O que a ferramenta faz
Descreva o caminho como você acredita que ele corre - arquétipo, resolução de nomes, intermediários, transformação de endereços, comportamento TLS, fluxo de autenticação e caminho de retorno, mais um preset de família de comandos - e um registro fixo de 27 regras originais constrói o modelo deterministicamente. O resultado é um MAPA DO CAMINHO EM CAMADAS: a cadeia de saltos em ordem canônica, renderizada como diagrama com marcadores de transformação e TLS em cada nó; os FLUXOS LATERAIS de resolução e identidade que correm fora do caminho primário; o mapa de segmentos TLS (cada terminação é uma história separada de certificado, SNI e cifra); os pontos de transformação onde endereços - e portanto a identidade nos logs - mudam de significado; pontos de evidência nomeando onde imposição e logging precisam ser estabelecidos; e, acima de tudo, DOMÍNIOS DE FALHA CANDIDATOS ranqueados, cada um com o que o SUSTENTARIA e o que o ENFRAQUECERIA. Seleções desconhecidas nunca são disfarçadas: aparecem como lista explícita de desconhecidos, como alertas de qualidade e como pontuação para o próprio domínio "caminho não estabelecido".

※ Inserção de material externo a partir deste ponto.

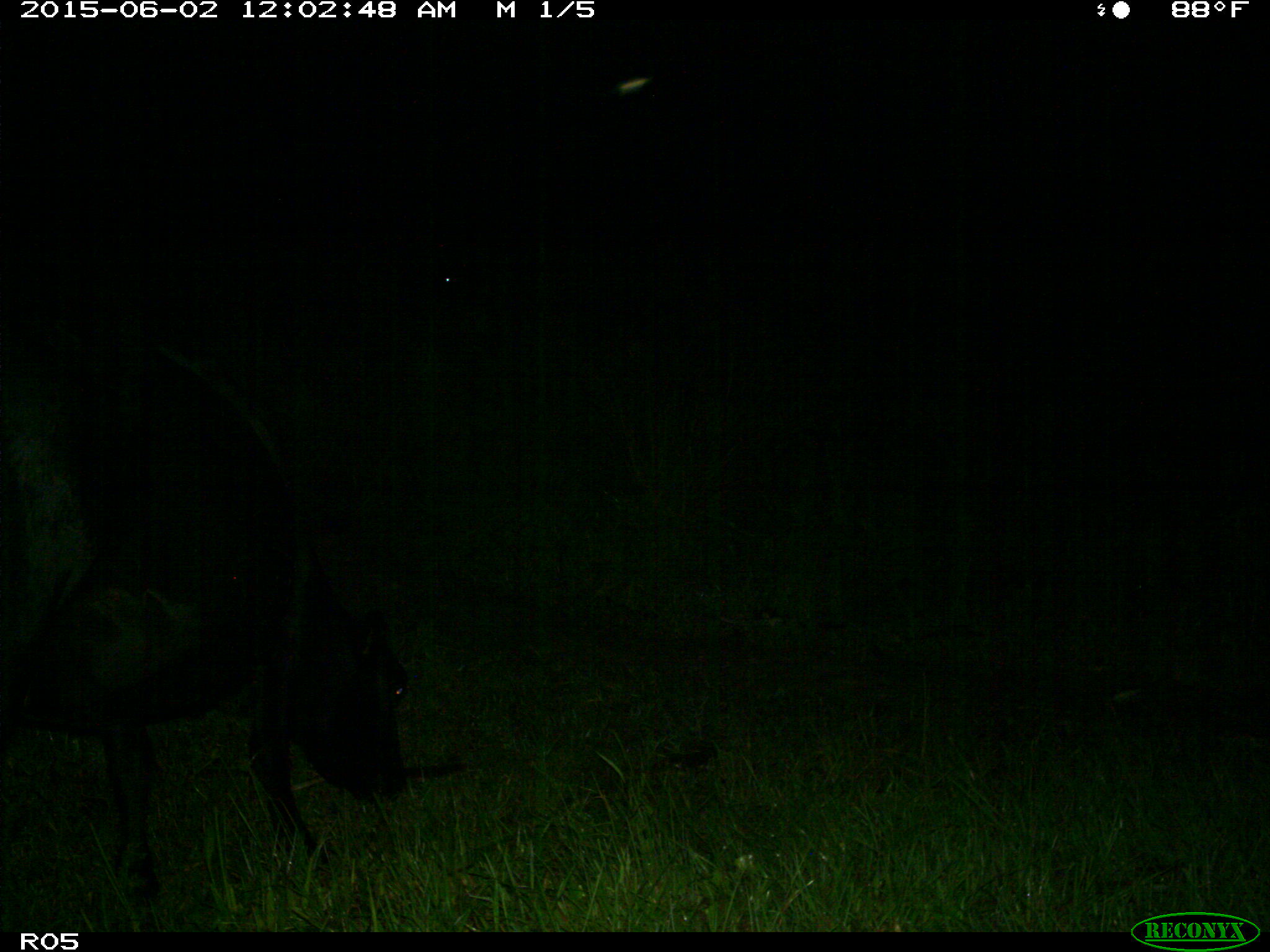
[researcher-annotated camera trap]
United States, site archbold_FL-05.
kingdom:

O que ela deliberadamente não é
O mapa é um MODELO PROPOSTO montado a partir das suas seleções - nunca topologia descoberta. A regra base do motor dispara em toda execução e diz exatamente isso, e o checklist de verificação começa por confirmar cada salto com o seu dono. Quando dois ou mais middleboxes são modelados, a cadeia usa uma ordem canônica assumida e uma regra avisa. A ferramenta não faz chamadas de rede, não realiza descoberta, não afirma ordem de processamento de pacotes de nenhum fornecedor e não sugere caminhos de contorno de controles. Exportações descrevem topologia interna, então o alerta de sensibilidade de topologia também dispara em toda execução. Rótulos e notas em texto livre vão apenas para a exportação; nunca influenciam as regras.

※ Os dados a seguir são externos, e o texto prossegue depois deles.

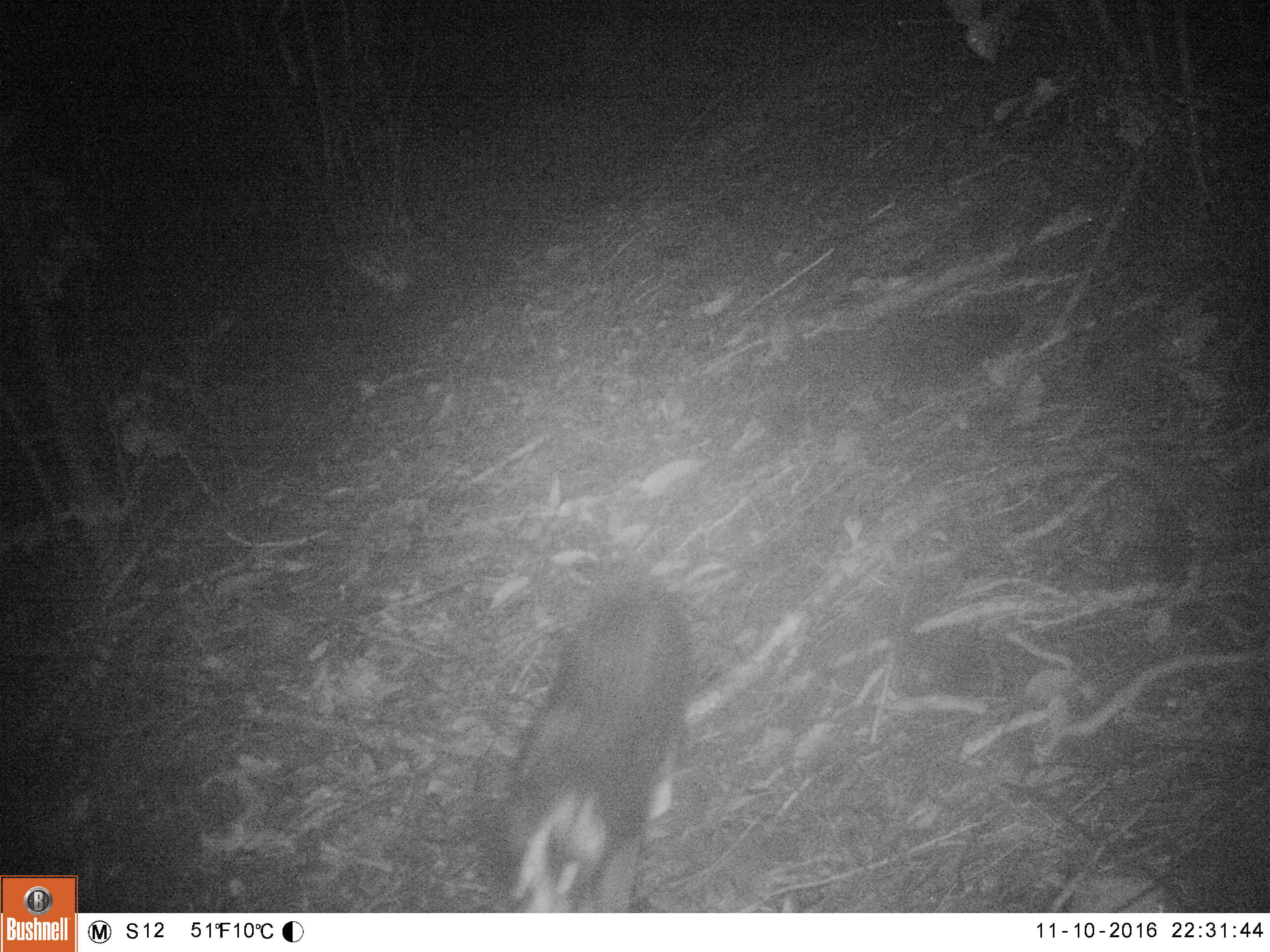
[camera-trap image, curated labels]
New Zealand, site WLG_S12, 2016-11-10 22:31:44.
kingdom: Animalia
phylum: Chordata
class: Mammalia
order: Carnivora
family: Felidae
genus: Felis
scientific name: Felis catus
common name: domestic cat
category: cat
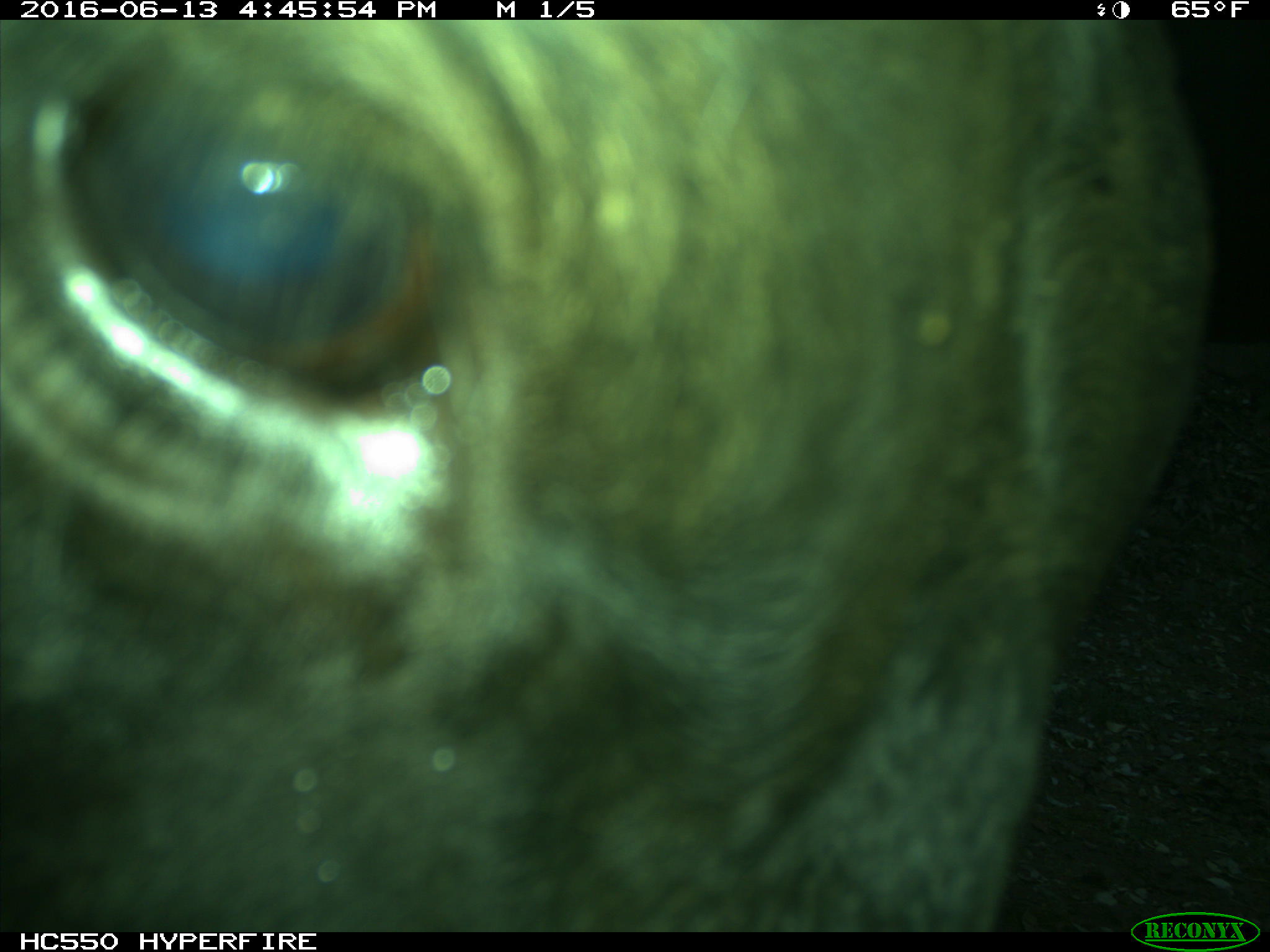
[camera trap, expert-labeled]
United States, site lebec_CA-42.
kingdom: Animalia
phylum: Chordata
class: Mammalia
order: Artiodactyla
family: Bovidae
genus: Bos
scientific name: Bos taurus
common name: domestic cow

Como o modelo é construído - e como é verificado
A inserção de nós segue uma ordem canônica (cliente, borda SSE, firewall, balanceador, proxy, par de gateways VPN, servidor); transformações se prendem ao nó mais plausível por preferência fixa; segmentos TLS derivam do comportamento declarado contra os nós capazes de terminar TLS efetivamente modelados - e quando os dois discordam (terminação única declarada sem nó capaz), o modelo sinaliza a inconsistência em vez de inventar um terminador. Regras são predicados puros que contribuem pontos para domínios de falha candidatos; o ranking é por pontuação decrescente com a ordem de definição como desempate determinístico; o selo de sinal é uma faixa de pontuação (forte ≥ 60, moderado ≥ 30, fraco abaixo), nunca uma probabilidade.
A verificação segue o modelo de snapshot de disparo de regras do cluster com um pino específico do FPR: para cada entrada de teste, o build afirma exatamente quais regras disparam, a lista exata de domínios ranqueados, o conjunto exato de alertas e a SEQUÊNCIA DE SALTOS exata - a própria construção da cadeia é congelada. Treze vetores (nove cenários, quatro rejeições) fixam o registro atual; qualquer deriva quebra o build.
Entrada da API
A entrada com paridade de API recebe um objeto JSON: {"archetype", "resolution", "intermediaries", "transformation", "tls", "auth", "returnPath", "preset", "notes": {"nodeLabels", "title", "notes"}}. Todos os campos exceto notes usam os vocabulários fechados do formulário; um valor fora do vocabulário é erro de formato, nunca um palpite.